Copy each line from the data that has the word "increases" in it.

===== Material provided =====

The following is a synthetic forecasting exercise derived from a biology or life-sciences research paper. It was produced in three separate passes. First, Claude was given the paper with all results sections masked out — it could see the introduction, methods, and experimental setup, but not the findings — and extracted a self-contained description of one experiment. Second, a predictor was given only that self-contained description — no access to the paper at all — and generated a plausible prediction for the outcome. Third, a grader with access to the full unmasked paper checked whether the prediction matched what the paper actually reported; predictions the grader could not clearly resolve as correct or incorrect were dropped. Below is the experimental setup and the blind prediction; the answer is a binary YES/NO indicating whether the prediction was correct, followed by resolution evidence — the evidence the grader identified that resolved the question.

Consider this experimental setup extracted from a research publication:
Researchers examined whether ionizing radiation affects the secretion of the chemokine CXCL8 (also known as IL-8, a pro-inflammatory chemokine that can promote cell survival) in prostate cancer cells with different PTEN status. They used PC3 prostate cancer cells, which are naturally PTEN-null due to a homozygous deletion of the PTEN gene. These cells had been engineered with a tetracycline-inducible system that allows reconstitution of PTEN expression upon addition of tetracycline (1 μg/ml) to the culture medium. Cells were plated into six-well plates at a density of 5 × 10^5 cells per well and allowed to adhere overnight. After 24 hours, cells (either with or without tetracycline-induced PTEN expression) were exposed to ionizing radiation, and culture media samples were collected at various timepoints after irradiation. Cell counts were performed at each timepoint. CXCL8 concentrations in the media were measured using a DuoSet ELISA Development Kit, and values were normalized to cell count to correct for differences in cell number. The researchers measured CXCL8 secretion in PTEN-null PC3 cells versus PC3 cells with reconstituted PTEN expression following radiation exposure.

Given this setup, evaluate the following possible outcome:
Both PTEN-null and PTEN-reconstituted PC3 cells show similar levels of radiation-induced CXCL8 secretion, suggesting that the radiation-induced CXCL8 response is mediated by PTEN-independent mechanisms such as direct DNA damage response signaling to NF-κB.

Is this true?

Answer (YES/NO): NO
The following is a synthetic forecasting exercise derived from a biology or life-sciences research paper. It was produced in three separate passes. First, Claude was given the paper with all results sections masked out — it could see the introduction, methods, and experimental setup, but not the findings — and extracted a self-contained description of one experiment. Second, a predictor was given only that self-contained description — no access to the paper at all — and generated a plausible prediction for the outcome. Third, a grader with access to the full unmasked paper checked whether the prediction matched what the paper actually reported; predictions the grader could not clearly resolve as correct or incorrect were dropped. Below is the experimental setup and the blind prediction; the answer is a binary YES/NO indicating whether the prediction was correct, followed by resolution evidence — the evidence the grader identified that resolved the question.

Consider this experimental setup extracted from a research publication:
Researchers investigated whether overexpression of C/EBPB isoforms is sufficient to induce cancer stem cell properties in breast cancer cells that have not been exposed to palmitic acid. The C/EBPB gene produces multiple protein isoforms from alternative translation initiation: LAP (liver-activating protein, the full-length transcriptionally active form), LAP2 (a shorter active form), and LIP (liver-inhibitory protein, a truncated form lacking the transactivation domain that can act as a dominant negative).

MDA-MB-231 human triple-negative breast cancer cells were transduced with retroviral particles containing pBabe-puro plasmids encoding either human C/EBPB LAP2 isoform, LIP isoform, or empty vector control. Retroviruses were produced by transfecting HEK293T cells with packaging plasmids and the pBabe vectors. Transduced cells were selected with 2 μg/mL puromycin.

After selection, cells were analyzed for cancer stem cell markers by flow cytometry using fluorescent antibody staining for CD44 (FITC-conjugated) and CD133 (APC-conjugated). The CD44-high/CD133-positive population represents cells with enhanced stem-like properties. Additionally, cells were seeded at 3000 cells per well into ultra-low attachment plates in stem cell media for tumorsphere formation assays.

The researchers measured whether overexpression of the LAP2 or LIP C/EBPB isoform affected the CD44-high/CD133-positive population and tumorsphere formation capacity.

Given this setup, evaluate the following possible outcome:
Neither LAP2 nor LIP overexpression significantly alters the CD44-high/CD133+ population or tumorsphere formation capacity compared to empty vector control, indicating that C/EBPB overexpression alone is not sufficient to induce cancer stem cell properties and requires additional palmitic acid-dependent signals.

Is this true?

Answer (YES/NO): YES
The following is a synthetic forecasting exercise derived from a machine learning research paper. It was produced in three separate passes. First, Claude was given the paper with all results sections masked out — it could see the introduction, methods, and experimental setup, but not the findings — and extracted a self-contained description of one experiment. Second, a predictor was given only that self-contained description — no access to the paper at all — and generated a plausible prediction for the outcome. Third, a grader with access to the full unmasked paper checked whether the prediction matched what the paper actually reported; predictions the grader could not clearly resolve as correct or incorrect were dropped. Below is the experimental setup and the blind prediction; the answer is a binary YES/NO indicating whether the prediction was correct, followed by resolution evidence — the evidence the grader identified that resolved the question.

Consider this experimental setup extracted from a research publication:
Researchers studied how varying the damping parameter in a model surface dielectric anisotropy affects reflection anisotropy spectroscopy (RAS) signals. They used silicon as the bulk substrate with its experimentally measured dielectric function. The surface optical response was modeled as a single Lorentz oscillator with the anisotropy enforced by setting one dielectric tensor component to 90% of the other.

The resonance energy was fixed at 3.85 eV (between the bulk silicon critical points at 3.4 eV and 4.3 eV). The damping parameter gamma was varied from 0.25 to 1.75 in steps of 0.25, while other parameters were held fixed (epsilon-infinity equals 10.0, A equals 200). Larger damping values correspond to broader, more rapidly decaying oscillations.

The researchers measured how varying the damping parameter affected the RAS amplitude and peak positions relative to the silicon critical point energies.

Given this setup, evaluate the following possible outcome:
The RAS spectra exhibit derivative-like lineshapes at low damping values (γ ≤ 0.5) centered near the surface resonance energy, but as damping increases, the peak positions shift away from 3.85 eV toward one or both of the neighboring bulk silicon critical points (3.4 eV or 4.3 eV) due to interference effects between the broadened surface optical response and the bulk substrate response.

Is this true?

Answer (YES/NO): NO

=====
===== Material provided =====

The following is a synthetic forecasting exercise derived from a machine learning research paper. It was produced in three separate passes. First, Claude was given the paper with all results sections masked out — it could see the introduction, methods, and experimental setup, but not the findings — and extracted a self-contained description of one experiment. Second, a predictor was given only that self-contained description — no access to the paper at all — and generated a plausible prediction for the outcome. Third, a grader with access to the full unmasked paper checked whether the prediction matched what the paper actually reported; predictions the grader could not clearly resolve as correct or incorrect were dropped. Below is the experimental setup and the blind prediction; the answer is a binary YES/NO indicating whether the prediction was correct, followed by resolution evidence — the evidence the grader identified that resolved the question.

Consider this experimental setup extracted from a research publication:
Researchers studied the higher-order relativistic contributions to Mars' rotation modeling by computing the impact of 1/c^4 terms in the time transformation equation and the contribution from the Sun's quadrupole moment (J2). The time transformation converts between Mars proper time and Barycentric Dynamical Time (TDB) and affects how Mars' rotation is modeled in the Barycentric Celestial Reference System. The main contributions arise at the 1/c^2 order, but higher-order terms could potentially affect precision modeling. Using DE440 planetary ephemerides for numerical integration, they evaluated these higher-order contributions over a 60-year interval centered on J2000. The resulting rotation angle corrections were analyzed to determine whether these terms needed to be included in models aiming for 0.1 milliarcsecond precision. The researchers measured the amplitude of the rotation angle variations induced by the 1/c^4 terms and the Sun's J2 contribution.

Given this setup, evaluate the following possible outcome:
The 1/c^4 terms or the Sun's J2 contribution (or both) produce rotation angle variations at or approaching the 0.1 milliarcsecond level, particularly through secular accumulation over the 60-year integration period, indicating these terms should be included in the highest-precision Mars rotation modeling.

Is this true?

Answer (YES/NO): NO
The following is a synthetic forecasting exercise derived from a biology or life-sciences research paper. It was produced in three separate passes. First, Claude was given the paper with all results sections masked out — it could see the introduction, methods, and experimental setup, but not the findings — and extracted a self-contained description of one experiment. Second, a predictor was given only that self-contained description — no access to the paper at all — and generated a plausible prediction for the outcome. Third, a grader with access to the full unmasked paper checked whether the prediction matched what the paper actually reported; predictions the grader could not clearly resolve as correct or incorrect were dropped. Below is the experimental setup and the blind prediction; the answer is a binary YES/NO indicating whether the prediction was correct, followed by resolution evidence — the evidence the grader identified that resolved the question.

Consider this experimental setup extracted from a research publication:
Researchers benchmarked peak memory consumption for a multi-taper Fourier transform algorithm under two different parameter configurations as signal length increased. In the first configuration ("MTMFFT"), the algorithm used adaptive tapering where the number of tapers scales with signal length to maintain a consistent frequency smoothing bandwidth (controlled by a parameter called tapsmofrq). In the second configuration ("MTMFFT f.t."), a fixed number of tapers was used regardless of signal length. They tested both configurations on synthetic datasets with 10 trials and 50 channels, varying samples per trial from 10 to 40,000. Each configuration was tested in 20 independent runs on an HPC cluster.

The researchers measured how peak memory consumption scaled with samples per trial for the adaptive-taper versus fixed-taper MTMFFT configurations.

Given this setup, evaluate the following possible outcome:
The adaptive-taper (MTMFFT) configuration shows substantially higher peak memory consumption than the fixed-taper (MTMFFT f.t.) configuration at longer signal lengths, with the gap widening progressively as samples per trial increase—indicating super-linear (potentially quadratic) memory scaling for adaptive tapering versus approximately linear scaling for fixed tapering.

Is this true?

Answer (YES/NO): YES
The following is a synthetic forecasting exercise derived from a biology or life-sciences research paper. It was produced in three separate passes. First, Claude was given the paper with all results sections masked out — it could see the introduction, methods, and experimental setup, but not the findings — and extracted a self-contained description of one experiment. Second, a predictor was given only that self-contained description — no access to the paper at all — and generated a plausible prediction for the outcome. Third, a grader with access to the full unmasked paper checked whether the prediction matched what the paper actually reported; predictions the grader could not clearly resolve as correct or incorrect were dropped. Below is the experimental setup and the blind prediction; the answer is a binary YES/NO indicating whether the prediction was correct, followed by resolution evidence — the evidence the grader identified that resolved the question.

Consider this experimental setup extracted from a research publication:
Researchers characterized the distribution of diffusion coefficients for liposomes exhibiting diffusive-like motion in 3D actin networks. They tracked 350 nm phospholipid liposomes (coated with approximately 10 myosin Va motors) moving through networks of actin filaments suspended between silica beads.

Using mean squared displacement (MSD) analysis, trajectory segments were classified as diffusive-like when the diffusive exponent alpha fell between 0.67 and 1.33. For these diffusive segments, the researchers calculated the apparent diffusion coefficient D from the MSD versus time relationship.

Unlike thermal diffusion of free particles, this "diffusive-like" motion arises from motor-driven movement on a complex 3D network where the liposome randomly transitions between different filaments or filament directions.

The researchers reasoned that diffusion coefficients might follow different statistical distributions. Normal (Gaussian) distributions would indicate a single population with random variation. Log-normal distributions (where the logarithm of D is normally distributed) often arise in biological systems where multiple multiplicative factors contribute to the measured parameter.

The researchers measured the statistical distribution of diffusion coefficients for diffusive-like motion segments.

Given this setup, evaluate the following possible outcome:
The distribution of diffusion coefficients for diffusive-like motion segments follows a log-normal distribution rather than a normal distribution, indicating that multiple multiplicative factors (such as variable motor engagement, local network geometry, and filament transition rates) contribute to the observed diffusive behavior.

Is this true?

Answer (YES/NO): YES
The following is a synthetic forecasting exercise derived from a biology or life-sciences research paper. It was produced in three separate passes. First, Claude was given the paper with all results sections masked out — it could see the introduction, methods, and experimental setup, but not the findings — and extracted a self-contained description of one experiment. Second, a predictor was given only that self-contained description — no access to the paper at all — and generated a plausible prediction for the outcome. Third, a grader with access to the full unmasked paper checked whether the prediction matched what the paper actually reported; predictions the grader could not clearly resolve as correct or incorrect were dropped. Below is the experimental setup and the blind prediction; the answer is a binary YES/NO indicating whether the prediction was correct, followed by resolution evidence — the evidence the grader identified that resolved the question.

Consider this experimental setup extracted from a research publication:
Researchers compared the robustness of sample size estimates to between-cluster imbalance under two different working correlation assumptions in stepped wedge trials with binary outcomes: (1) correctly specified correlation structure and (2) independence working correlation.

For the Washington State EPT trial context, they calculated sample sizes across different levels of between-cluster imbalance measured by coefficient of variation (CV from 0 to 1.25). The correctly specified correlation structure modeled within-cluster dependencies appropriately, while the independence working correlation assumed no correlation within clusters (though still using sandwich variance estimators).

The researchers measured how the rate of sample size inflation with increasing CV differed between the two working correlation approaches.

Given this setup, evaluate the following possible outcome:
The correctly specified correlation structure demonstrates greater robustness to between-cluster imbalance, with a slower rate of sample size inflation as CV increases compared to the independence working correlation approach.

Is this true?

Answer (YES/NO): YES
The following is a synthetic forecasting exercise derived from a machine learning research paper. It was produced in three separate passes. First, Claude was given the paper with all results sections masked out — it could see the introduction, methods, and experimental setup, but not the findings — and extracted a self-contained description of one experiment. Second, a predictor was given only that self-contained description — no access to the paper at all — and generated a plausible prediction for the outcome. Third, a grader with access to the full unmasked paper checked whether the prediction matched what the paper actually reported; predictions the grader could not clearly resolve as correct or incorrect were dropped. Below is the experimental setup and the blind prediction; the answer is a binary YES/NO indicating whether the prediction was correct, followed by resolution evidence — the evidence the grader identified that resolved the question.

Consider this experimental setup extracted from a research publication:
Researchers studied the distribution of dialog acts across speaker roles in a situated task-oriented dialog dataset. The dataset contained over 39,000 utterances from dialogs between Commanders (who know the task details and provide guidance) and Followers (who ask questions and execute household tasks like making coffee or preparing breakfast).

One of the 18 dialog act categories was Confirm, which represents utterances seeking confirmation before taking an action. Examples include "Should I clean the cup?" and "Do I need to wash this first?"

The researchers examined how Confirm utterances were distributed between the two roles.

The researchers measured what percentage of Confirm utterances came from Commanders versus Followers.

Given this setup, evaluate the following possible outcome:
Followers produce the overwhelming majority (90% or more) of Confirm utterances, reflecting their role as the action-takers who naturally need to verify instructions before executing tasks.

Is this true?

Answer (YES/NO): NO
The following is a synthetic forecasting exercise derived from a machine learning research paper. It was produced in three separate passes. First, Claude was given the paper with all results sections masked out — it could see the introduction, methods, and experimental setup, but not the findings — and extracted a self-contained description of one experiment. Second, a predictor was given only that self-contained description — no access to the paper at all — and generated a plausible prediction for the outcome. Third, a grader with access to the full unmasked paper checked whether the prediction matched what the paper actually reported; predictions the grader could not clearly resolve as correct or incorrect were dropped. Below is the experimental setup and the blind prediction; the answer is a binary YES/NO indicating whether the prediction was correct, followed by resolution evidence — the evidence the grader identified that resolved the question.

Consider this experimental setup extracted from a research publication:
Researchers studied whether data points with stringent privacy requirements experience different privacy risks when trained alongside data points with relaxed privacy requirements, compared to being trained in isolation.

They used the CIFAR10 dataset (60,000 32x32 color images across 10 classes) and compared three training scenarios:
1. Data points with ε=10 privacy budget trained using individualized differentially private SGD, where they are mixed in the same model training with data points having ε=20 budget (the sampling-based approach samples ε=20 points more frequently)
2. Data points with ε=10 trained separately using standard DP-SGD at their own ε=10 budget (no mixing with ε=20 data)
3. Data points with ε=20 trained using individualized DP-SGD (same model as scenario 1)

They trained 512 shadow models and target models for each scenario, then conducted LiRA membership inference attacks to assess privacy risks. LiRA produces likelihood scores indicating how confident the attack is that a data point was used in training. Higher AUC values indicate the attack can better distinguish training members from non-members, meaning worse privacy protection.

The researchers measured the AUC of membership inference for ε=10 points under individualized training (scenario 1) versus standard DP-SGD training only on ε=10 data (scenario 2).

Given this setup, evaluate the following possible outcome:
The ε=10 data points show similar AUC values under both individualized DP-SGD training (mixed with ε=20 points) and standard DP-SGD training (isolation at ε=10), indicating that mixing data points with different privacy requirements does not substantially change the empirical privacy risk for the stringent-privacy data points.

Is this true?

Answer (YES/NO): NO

=====

- [Response to this task]:
The RAS spectra exhibit derivative-like lineshapes at low damping values (γ ≤ 0.5) centered near the surface resonance energy, but as damping increases, the peak positions shift away from 3.85 eV toward one or both of the neighboring bulk silicon critical points (3.4 eV or 4.3 eV) due to interference effects between the broadened surface optical response and the bulk substrate response.
The correctly specified correlation structure demonstrates greater robustness to between-cluster imbalance, with a slower rate of sample size inflation as CV increases compared to the independence working correlation approach.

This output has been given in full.